- The paper introduces a unified Tool-to-Agent Retrieval framework that embeds both tools and agents in a shared vector space to improve query routing and context fidelity.
- It employs a dual-layer indexing and top-K retrieval process to preserve fine-grained tool metadata while optimizing multi-step query handling.
- Experimental evaluations show up to 19.4% improvement in Recall@5 and 17.7% in nDCG@5, demonstrating enhanced scalability and robustness.
Introduction
Recent developments in LLM multi-agent systems have allowed scalable orchestration through the use of sub-agents that coordinate numerous tools and Model Context Protocol (MCP) servers. Traditionally, retrieval methods matched queries with broad agent-level descriptions before routing, often masking specific tool functionalities. This paper proposes a unified Tool-to-Agent Retrieval framework that embeds both tools and agents within a shared vector space, facilitating joint retrieval and traversal while preserving fine-grained tool-level data without terminal context dilution.
Conceptual Framework
Tool-to-Agent Retrieval is designed to efficiently navigate LLM multi-agent systems by embedding tools and agents in a unified vector space, using metadata relationships to bridge them. This enables the system to reach decisions on whether to address an agent or a specific tool based on the query requirements, thus optimizing retrieval performance.

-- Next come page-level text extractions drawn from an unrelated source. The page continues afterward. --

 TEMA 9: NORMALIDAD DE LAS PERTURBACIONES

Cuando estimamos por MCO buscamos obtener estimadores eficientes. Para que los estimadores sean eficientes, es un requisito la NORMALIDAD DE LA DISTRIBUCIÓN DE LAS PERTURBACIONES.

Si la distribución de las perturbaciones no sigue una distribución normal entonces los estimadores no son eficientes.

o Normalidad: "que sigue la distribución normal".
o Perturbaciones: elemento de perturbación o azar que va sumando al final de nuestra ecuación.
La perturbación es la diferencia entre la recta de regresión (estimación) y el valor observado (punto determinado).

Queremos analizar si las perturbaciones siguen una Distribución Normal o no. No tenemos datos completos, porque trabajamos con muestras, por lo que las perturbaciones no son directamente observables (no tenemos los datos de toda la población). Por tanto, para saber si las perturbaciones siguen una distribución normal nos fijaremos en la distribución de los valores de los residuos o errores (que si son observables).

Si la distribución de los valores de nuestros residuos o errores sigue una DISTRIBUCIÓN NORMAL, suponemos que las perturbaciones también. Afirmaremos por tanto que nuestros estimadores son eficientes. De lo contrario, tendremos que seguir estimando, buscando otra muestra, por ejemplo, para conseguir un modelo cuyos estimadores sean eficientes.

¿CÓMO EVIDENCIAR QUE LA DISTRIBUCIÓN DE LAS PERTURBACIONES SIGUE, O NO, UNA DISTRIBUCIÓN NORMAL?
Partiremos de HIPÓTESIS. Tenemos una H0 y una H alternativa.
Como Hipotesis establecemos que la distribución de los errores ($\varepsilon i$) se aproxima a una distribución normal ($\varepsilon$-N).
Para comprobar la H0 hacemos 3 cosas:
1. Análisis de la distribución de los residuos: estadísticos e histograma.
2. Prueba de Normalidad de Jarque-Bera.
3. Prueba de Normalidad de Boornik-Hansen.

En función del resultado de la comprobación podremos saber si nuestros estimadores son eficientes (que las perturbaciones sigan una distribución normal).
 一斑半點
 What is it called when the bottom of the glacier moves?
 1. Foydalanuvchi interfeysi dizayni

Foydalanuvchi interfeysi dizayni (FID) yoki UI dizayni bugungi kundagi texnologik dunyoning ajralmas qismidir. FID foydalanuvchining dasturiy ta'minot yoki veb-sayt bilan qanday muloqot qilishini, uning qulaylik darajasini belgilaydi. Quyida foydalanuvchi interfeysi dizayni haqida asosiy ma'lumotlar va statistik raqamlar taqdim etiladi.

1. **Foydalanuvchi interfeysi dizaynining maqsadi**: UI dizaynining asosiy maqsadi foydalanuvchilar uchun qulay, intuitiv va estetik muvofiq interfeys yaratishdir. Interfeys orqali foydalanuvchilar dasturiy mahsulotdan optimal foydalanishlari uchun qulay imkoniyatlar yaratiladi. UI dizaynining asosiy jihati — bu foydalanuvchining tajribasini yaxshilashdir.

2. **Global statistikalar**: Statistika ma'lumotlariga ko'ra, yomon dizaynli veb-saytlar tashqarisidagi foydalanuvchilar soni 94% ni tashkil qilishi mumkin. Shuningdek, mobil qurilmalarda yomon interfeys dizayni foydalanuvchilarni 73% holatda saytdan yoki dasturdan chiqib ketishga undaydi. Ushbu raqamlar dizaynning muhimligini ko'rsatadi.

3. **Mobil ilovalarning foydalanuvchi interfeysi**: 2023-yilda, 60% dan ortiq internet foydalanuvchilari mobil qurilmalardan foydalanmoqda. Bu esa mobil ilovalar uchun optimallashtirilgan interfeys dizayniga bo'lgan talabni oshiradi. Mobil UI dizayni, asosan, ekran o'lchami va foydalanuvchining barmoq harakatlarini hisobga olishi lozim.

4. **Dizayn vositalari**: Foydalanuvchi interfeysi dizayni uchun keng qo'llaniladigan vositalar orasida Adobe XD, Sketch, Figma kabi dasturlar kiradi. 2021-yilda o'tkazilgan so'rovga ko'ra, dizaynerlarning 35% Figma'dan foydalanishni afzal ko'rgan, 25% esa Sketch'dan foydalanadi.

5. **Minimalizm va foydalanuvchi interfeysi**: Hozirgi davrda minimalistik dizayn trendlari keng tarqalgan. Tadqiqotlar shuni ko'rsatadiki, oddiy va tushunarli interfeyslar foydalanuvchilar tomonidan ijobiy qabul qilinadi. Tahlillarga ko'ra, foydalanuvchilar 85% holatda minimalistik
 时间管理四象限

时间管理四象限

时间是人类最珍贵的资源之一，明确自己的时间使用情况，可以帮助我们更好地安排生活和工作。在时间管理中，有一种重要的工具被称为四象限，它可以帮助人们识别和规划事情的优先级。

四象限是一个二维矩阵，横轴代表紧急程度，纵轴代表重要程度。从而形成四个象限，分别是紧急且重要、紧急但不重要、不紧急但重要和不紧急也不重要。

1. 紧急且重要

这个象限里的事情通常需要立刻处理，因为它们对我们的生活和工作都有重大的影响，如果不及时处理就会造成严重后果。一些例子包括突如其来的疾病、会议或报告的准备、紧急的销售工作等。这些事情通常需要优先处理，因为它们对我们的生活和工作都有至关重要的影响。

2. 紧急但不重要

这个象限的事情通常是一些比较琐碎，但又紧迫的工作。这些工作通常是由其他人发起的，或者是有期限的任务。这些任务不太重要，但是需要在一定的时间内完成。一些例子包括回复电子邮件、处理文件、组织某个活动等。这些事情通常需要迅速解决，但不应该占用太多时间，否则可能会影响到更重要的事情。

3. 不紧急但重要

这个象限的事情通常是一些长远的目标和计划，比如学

Figure 1: Comparison of agent-only retrieval (left) and the proposed Tool-to-Agent Retrieval (right), which embeds tools and agents in a shared vector space to support joint retrieval and traversal.
By employing this embedding technique, both tool and agent capabilities are assessed at retrieval, facilitating more precise routing in multi-step queries. Consequently, the framework circumvents the challenges associated with agent-first and tool-only retrieval by supporting diverse query specifications.
Retrieval Procedure
The retrieval process uses a top-K approach, where entities are ranked via semantic similarity to user queries and a unified index is utilized to fetch the most fitting tool or agent bundle. Here, N entities are initially retrieved, significantly larger than K, then appropriately sorted by agent relevance before final selection. Algorithm~\ref{alg:cta-select} provides a detailed step-by-step procedure for the retrieval process, ensuring robust scalability and adaptability to complex workflows.
Within the combined corpus, each tool is linked to its parent MCP server using explicit metadata, while agents serve as parent nodes within the retrieval graph. This structure ensures that even when a tool is retrieved individually, its operational context through the parent agent is preserved.
Experimental Evaluation
Dataset and Protocol
The evaluation uses the LiveMCPBench dataset, which encompasses an extensive collection of 70 MCP servers and 527 distinct tools linked to 95 annotated real-world queries. Through comparative evaluation against baseline methods, including BM25, ScaleMCP, and others, the Tool-to-Agent Retrieval approach demonstrates superior performance.
Across metrics such as Recall@5 and nDCG@5, Tool-to-Agent Retrieval achieves significant improvements. For example, enhancements of 19.4% in Recall@5 and 17.7% in nDCG@5 over previous best-performing agent retrieval systems were observed. This consistent performance is evident across various embedding models, including proprietary systems such as Amazon Titan and open-source alternatives like MiniLM.
Generalizability and Scalability
Scalability is largely attributed to the dual-layer indexing of both tools and agents, which enables finer semantic alignment while retaining crucial agent context. Notably, leveraging both tool and agent data allows superior retrieval outcomes, confirmed by model-agnostic improvements and increased robustness in multi-step workflow scenarios.
Conclusion
The Tool-to-Agent Retrieval framework presents a robust method to enhance agent and tool retrieval in LLM multi-agent systems. By unifying tools and agents within a shared vector space, embedded with metadata linkage, the system enhances retrieval precision and context fidelity, delivering notable gains over conventional methods. The demonstrated improvements in standard retrieval benchmarks suggest future research should explore further integration of retrieval architectures and their dynamic scalability.